2. Competence: Achieving mastery and taking on challenges is essential for having a sense of competence. It’s about feeling capable of reaching one’s goals and that one’s skills match the task at hand or at the very least, that the necessary skills are within one’s reach through hard work and effort. Competence-building experiences enhance motivation and are self-sustaining.
3. Relatedness: Feeling connected and having secure relationships is essential for well-being. Research indicates we are not lone wolves—we have a fundamental need for belonging to a community and feeling connected to others. Cultivating a supportive and strong social network is important for promoting acts of kindness and other prosocial behavior. When people’s needs for relatedness are satisfied, studies show they are further motivated to engage with others. It is an upward spiral of connectedness.

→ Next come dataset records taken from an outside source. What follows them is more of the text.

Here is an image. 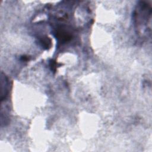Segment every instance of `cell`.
Instances as JSON below:
<instances>
[{
	"label": "cell",
	"mask_w": 152,
	"mask_h": 152,
	"mask_svg": "<svg viewBox=\"0 0 152 152\" xmlns=\"http://www.w3.org/2000/svg\"><path fill=\"white\" fill-rule=\"evenodd\" d=\"M151 7L145 2L138 4L134 12L133 18L135 27L137 34H143L148 32V24L151 25ZM149 30H151L149 28Z\"/></svg>",
	"instance_id": "6da1fadb"
},
{
	"label": "cell",
	"mask_w": 152,
	"mask_h": 152,
	"mask_svg": "<svg viewBox=\"0 0 152 152\" xmlns=\"http://www.w3.org/2000/svg\"><path fill=\"white\" fill-rule=\"evenodd\" d=\"M40 43L42 45V46L44 48H48L50 45V40L49 39L48 37H43L40 40Z\"/></svg>",
	"instance_id": "7a4b0ae2"
}]
</instances>
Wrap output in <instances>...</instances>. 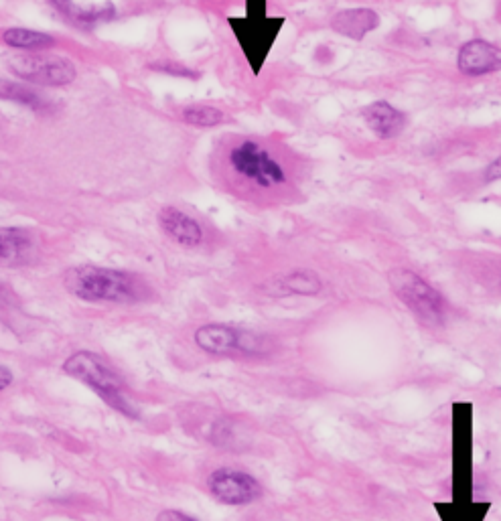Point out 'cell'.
Instances as JSON below:
<instances>
[{"instance_id":"5b68a950","label":"cell","mask_w":501,"mask_h":521,"mask_svg":"<svg viewBox=\"0 0 501 521\" xmlns=\"http://www.w3.org/2000/svg\"><path fill=\"white\" fill-rule=\"evenodd\" d=\"M195 343L201 351L222 357H264L272 349V341L260 333L218 323L199 327Z\"/></svg>"},{"instance_id":"30bf717a","label":"cell","mask_w":501,"mask_h":521,"mask_svg":"<svg viewBox=\"0 0 501 521\" xmlns=\"http://www.w3.org/2000/svg\"><path fill=\"white\" fill-rule=\"evenodd\" d=\"M37 258V242L25 228H0V266L23 268Z\"/></svg>"},{"instance_id":"8fae6325","label":"cell","mask_w":501,"mask_h":521,"mask_svg":"<svg viewBox=\"0 0 501 521\" xmlns=\"http://www.w3.org/2000/svg\"><path fill=\"white\" fill-rule=\"evenodd\" d=\"M159 223L161 230L179 246L197 248L203 242L201 223L177 207H163L159 213Z\"/></svg>"},{"instance_id":"4fadbf2b","label":"cell","mask_w":501,"mask_h":521,"mask_svg":"<svg viewBox=\"0 0 501 521\" xmlns=\"http://www.w3.org/2000/svg\"><path fill=\"white\" fill-rule=\"evenodd\" d=\"M380 27V15L374 9L355 7L339 11L331 19V29L353 41H362Z\"/></svg>"},{"instance_id":"5bb4252c","label":"cell","mask_w":501,"mask_h":521,"mask_svg":"<svg viewBox=\"0 0 501 521\" xmlns=\"http://www.w3.org/2000/svg\"><path fill=\"white\" fill-rule=\"evenodd\" d=\"M321 288V278L313 270H293L272 280L268 290L276 296H315Z\"/></svg>"},{"instance_id":"7c38bea8","label":"cell","mask_w":501,"mask_h":521,"mask_svg":"<svg viewBox=\"0 0 501 521\" xmlns=\"http://www.w3.org/2000/svg\"><path fill=\"white\" fill-rule=\"evenodd\" d=\"M364 120L366 124L370 126V130L380 138V140H394L398 138L406 124H408V118L402 110H398L396 106H392L390 102L386 100H378V102H372L364 108Z\"/></svg>"},{"instance_id":"44dd1931","label":"cell","mask_w":501,"mask_h":521,"mask_svg":"<svg viewBox=\"0 0 501 521\" xmlns=\"http://www.w3.org/2000/svg\"><path fill=\"white\" fill-rule=\"evenodd\" d=\"M15 309H17V296L5 282H0V315H9Z\"/></svg>"},{"instance_id":"6da1fadb","label":"cell","mask_w":501,"mask_h":521,"mask_svg":"<svg viewBox=\"0 0 501 521\" xmlns=\"http://www.w3.org/2000/svg\"><path fill=\"white\" fill-rule=\"evenodd\" d=\"M226 177L246 199L282 203L299 185V161L284 146L264 138H236L224 155Z\"/></svg>"},{"instance_id":"277c9868","label":"cell","mask_w":501,"mask_h":521,"mask_svg":"<svg viewBox=\"0 0 501 521\" xmlns=\"http://www.w3.org/2000/svg\"><path fill=\"white\" fill-rule=\"evenodd\" d=\"M388 282L398 296V301L426 327H441L447 319L445 296L420 274L408 268H396L390 272Z\"/></svg>"},{"instance_id":"9c48e42d","label":"cell","mask_w":501,"mask_h":521,"mask_svg":"<svg viewBox=\"0 0 501 521\" xmlns=\"http://www.w3.org/2000/svg\"><path fill=\"white\" fill-rule=\"evenodd\" d=\"M457 69L467 78L497 73L501 71V47L485 39H471L457 53Z\"/></svg>"},{"instance_id":"603a6c76","label":"cell","mask_w":501,"mask_h":521,"mask_svg":"<svg viewBox=\"0 0 501 521\" xmlns=\"http://www.w3.org/2000/svg\"><path fill=\"white\" fill-rule=\"evenodd\" d=\"M157 521H197V519H193V517L185 515L183 511H177V509H167V511L159 513Z\"/></svg>"},{"instance_id":"7a4b0ae2","label":"cell","mask_w":501,"mask_h":521,"mask_svg":"<svg viewBox=\"0 0 501 521\" xmlns=\"http://www.w3.org/2000/svg\"><path fill=\"white\" fill-rule=\"evenodd\" d=\"M65 288L86 303H138L147 296V286L134 274L102 268L78 266L65 274Z\"/></svg>"},{"instance_id":"8992f818","label":"cell","mask_w":501,"mask_h":521,"mask_svg":"<svg viewBox=\"0 0 501 521\" xmlns=\"http://www.w3.org/2000/svg\"><path fill=\"white\" fill-rule=\"evenodd\" d=\"M7 67L19 80L45 88H61L76 80L78 69L67 57L33 51L7 55Z\"/></svg>"},{"instance_id":"9a60e30c","label":"cell","mask_w":501,"mask_h":521,"mask_svg":"<svg viewBox=\"0 0 501 521\" xmlns=\"http://www.w3.org/2000/svg\"><path fill=\"white\" fill-rule=\"evenodd\" d=\"M3 43L11 49L23 51V53H33V51H45L55 47V37L41 33V31H33V29H25V27H9L0 35Z\"/></svg>"},{"instance_id":"7402d4cb","label":"cell","mask_w":501,"mask_h":521,"mask_svg":"<svg viewBox=\"0 0 501 521\" xmlns=\"http://www.w3.org/2000/svg\"><path fill=\"white\" fill-rule=\"evenodd\" d=\"M483 181L485 183H497L501 181V157H497L495 161H491L487 165V169L483 171Z\"/></svg>"},{"instance_id":"2e32d148","label":"cell","mask_w":501,"mask_h":521,"mask_svg":"<svg viewBox=\"0 0 501 521\" xmlns=\"http://www.w3.org/2000/svg\"><path fill=\"white\" fill-rule=\"evenodd\" d=\"M443 517V521H483L489 511V503H437L435 505Z\"/></svg>"},{"instance_id":"ffe728a7","label":"cell","mask_w":501,"mask_h":521,"mask_svg":"<svg viewBox=\"0 0 501 521\" xmlns=\"http://www.w3.org/2000/svg\"><path fill=\"white\" fill-rule=\"evenodd\" d=\"M47 3H49L55 11H59L65 19H69L71 23L82 25V17H84V11H86V9L76 7L74 0H47Z\"/></svg>"},{"instance_id":"3957f363","label":"cell","mask_w":501,"mask_h":521,"mask_svg":"<svg viewBox=\"0 0 501 521\" xmlns=\"http://www.w3.org/2000/svg\"><path fill=\"white\" fill-rule=\"evenodd\" d=\"M63 371L67 376L80 380L90 390H94L100 400H104L116 412L128 418H140L138 408L124 394V384L116 371L96 353L78 351L63 363Z\"/></svg>"},{"instance_id":"d6986e66","label":"cell","mask_w":501,"mask_h":521,"mask_svg":"<svg viewBox=\"0 0 501 521\" xmlns=\"http://www.w3.org/2000/svg\"><path fill=\"white\" fill-rule=\"evenodd\" d=\"M149 69L165 73V76H171V78H187V80H195L197 78V71L189 69L187 65H183L179 61H171V59L155 61V63L149 65Z\"/></svg>"},{"instance_id":"ac0fdd59","label":"cell","mask_w":501,"mask_h":521,"mask_svg":"<svg viewBox=\"0 0 501 521\" xmlns=\"http://www.w3.org/2000/svg\"><path fill=\"white\" fill-rule=\"evenodd\" d=\"M183 120L191 126L197 128H213V126H220L224 122V112L220 108H213V106H187L181 112Z\"/></svg>"},{"instance_id":"e0dca14e","label":"cell","mask_w":501,"mask_h":521,"mask_svg":"<svg viewBox=\"0 0 501 521\" xmlns=\"http://www.w3.org/2000/svg\"><path fill=\"white\" fill-rule=\"evenodd\" d=\"M0 100L17 102L31 110H41L45 106V102L41 100V96L37 92H33L31 88H27L23 84L11 82V80H0Z\"/></svg>"},{"instance_id":"cb8c5ba5","label":"cell","mask_w":501,"mask_h":521,"mask_svg":"<svg viewBox=\"0 0 501 521\" xmlns=\"http://www.w3.org/2000/svg\"><path fill=\"white\" fill-rule=\"evenodd\" d=\"M11 384H13V374L5 365H0V392L7 390Z\"/></svg>"},{"instance_id":"52a82bcc","label":"cell","mask_w":501,"mask_h":521,"mask_svg":"<svg viewBox=\"0 0 501 521\" xmlns=\"http://www.w3.org/2000/svg\"><path fill=\"white\" fill-rule=\"evenodd\" d=\"M453 418V503H471L473 491V436H471V406L455 404Z\"/></svg>"},{"instance_id":"ba28073f","label":"cell","mask_w":501,"mask_h":521,"mask_svg":"<svg viewBox=\"0 0 501 521\" xmlns=\"http://www.w3.org/2000/svg\"><path fill=\"white\" fill-rule=\"evenodd\" d=\"M209 493L224 505H248L262 497L256 477L236 469H218L207 479Z\"/></svg>"}]
</instances>
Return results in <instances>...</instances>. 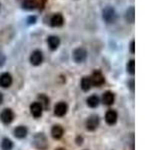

These three basic psychological needs—autonomy, competence and relatedness—go hand in hand with well-being and cultivating them is essential for thriving mental health. As self-determination theory posits:
...these needs are as essential to our psychological health as food, water, and shelter are to our physical health.
Human beings are growth oriented—we are biologically wired to grow, to learn and to gain fulfillment—and unless we actively cultivate these needs they may fall by the wayside.
Bottom line: Figure out what motivates you internally, gain mastery, build skills, rise to challenges and nurture your relationships actively every single day.